# Task directions
Copy the entries below verbatim, omitting any pictures they contain.
Top of Input material
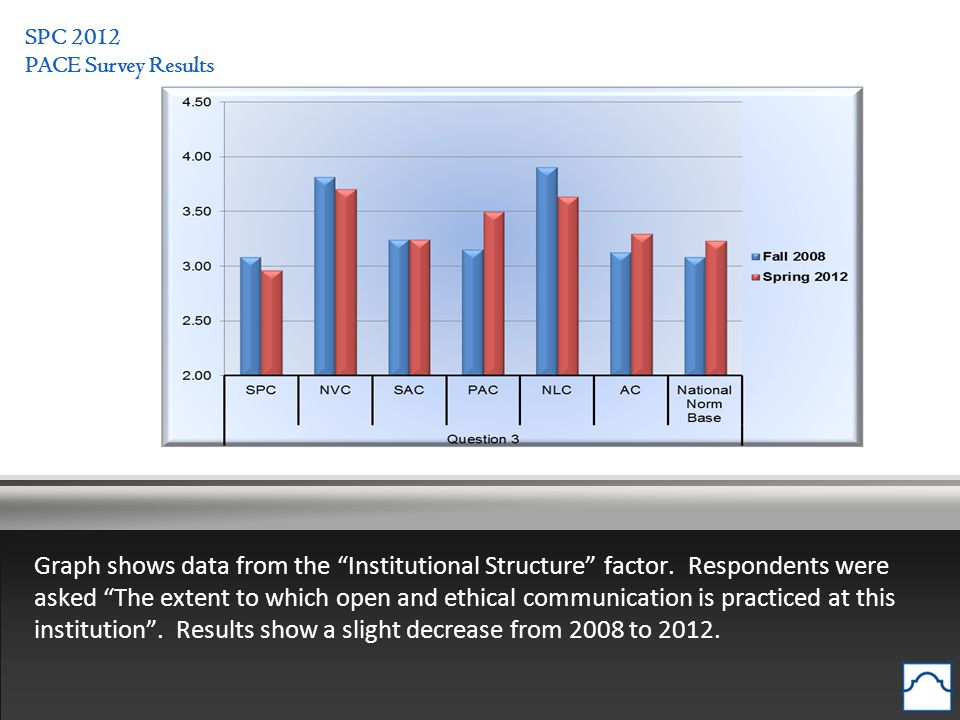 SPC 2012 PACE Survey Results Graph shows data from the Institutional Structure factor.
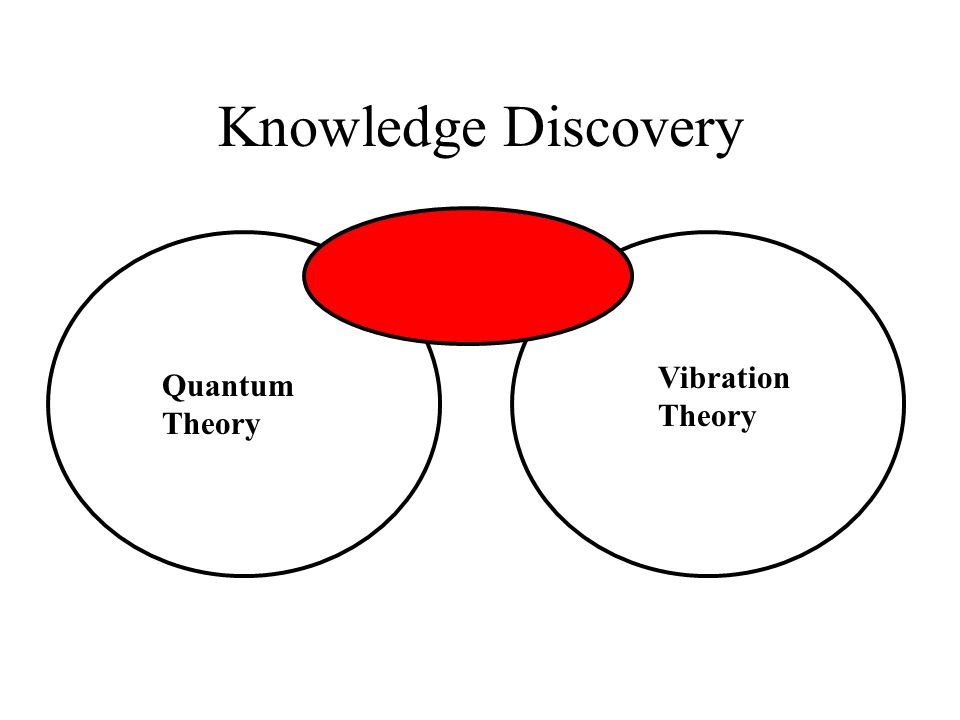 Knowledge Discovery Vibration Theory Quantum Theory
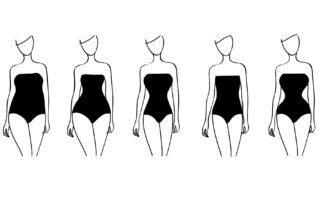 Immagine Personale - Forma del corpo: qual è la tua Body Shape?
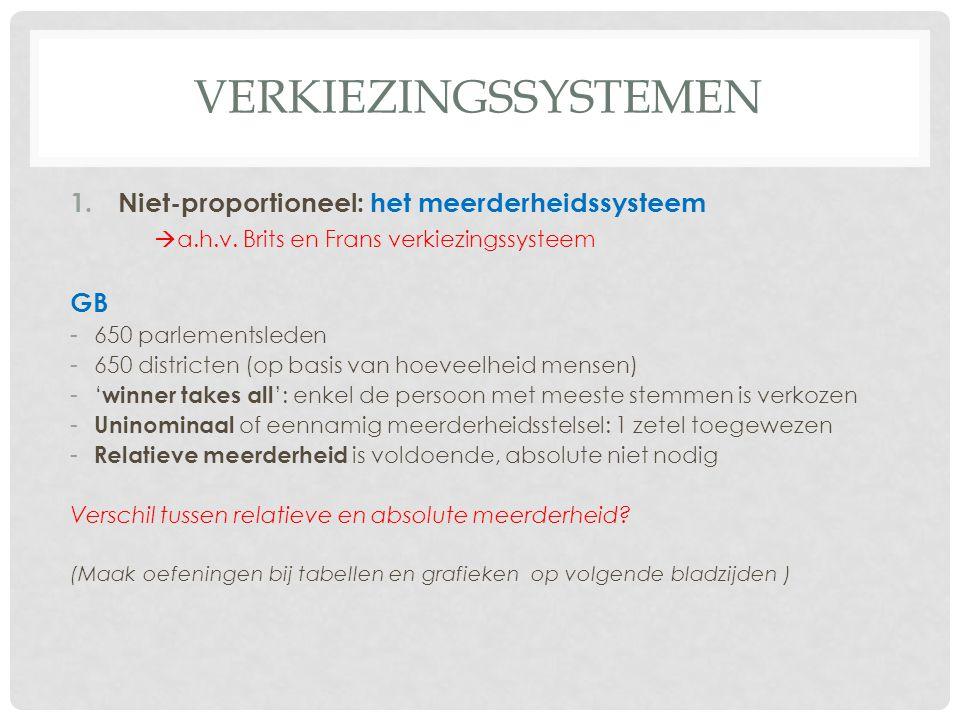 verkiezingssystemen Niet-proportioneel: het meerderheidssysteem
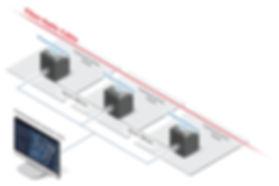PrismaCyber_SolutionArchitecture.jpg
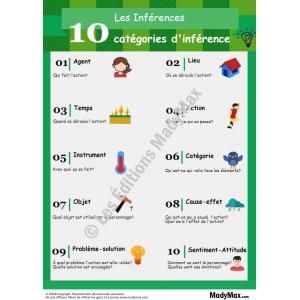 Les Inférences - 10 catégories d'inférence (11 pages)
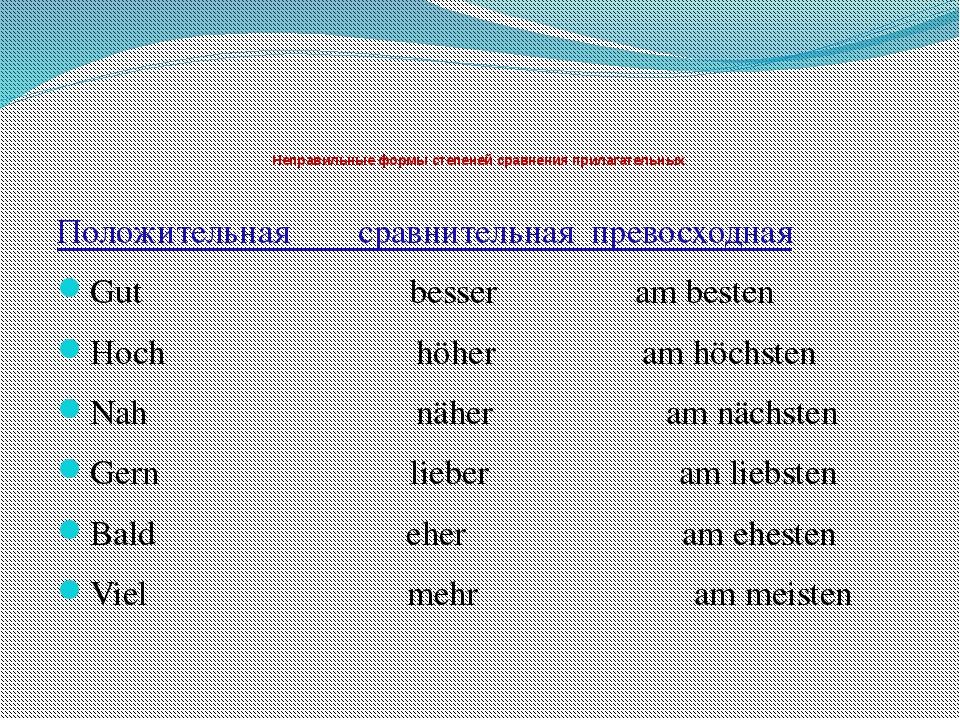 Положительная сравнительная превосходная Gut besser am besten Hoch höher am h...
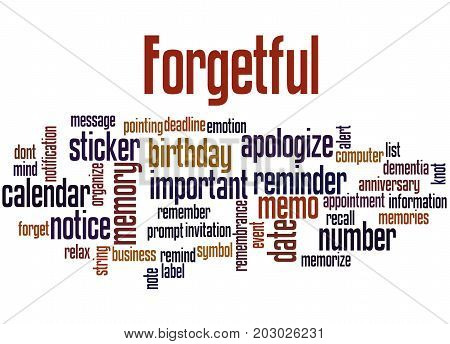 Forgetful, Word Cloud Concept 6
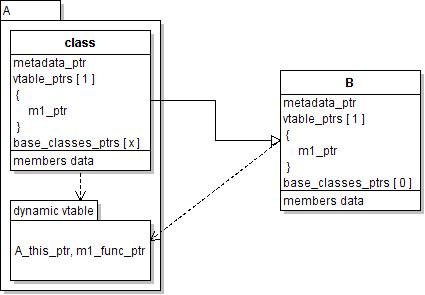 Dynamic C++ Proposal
Bottom of Input material
# Answer box
 SPC 2012 PACE Survey Results Graph shows data from the Institutional Structure factor.
 Knowledge Discovery Vibration Theory Quantum Theory
 Immagine Personale - Forma del corpo: qual è la tua Body Shape?
 verkiezingssystemen Niet-proportioneel: het meerderheidssysteem
PrismaCyber_SolutionArchitecture.jpg
 Les Inférences - 10 catégories d'inférence (11 pages)
 Положительная сравнительная превосходная Gut besser am besten Hoch höher am h...
 Forgetful, Word Cloud Concept 6
 Dynamic C++ Proposal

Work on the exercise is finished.